Digital twins: why data access and ownership is key

November 25, 2019

Manuel Terranova, CEO Peaxy, recently spoke on a panel for the American Society of Naval Engineers (ASNE) in Washington, D.C. The panel covered digital twins, with a goal to provide actionable ideas to the audience on how to deploy a twin, including implementation of sensors, analytics, and the underlying infrastructure to support integration. 
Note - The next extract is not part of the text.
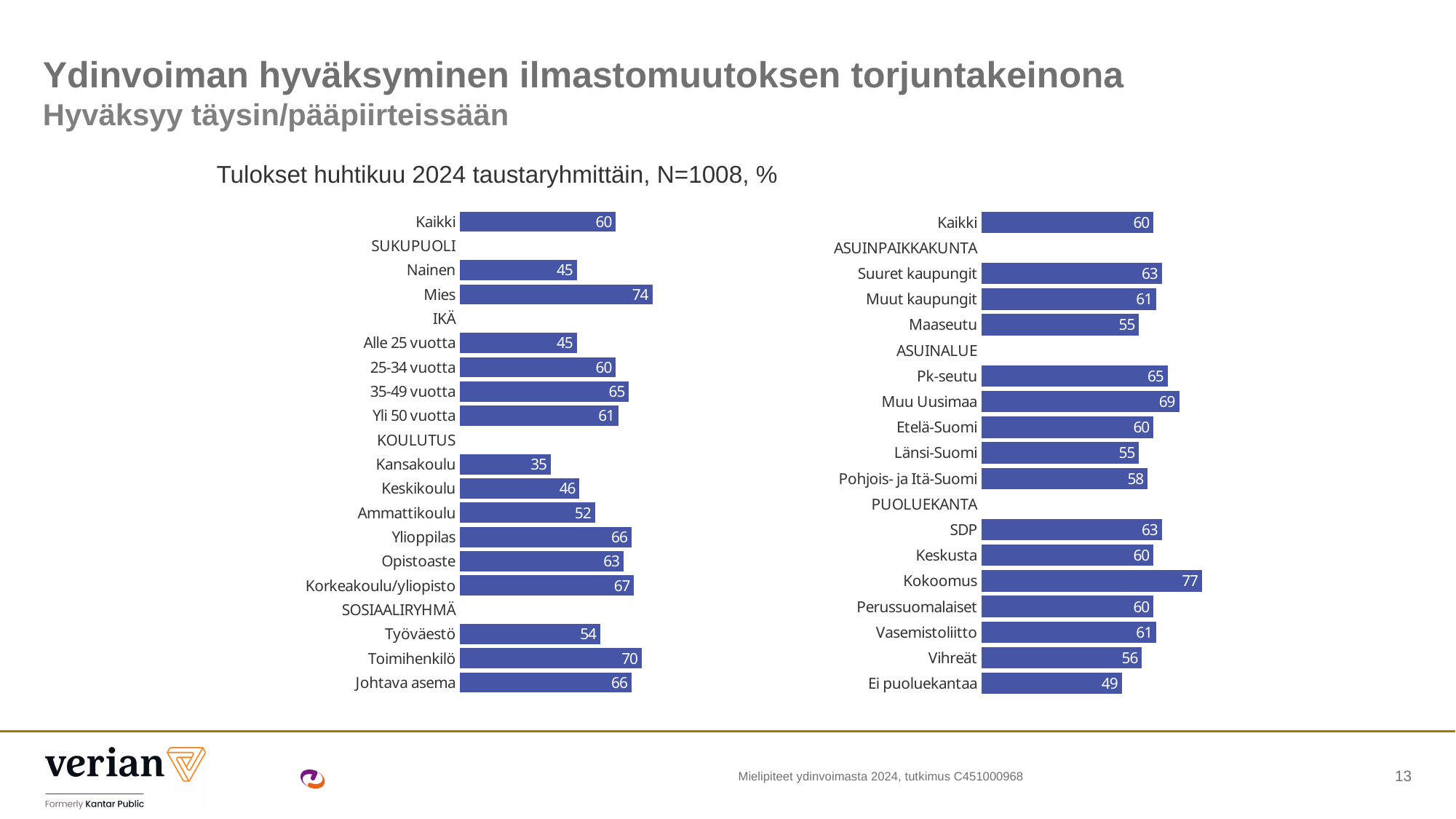
In the left chart, what is the difference between the values for Mies and Nainen? 29 In the left chart, which is larger, the value for Toimihenkilö or the value for Työväestö? Toimihenkilö In the right chart, which is larger, the value for Muu Uusimaa or the value for Länsi-Suomi? Muu Uusimaa In the left chart, which category has the lowest value? Kansakoulu What kind of chart is shown on the slide? Bar chart In the right chart, which category has the highest value? Kokoomus In the left chart, what is the value for Mies? 74 In the right chart, what is the value for Kokoomus? 77 In the left chart, what is the value for Kansakoulu? 35 In the right chart, what is the difference between the values for Kokoomus and Ei puoluekantaa? 28 In the right chart, what is the value for Kaikki? 60 In the right chart, what is the value for Maaseutu? 55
Here are some highlights from the discussion:

 

  • Digital twins can span the gamut from high fidelity to lower fidelity. As compound simulations, they are created from volumes of data collected from real-world assets, reflecting how they operate under various conditions and stages across the overall lifecycle. This includes ambient data that affects the asset, such as temperature and relative humidity, and operational data such as torque, vibration and round trip efficiency. The end result is a “living” digital simulation that continuously improves as it ingests more data from its physical counterpart, and it can potentially take years to get the full data set.

 

  • Data access is absolutely key in successful implementations. Twins demand a robust “data substrate” that allows for access and aggregation. This includes unfettered access to the “unstructured crown jewels” … geometry, telemetry and simulation data sets. For a high fidelity twin, it’s critical that aggregation is done across organizational boundaries and includes the full lifecycle of the asset, from initial design drawings to baseline test results, fault codes and full maintenance records.

 

  • Standardization of digital twins requires owning not only the machine but also the data. I believe asset owners in general need to be more assertive about owning their maintenance data, and actively break down barriers to sharing that data with any third parties involved. Software providers can be guilty of obfuscating simulation files, for example, without including the encoding schema just because they can.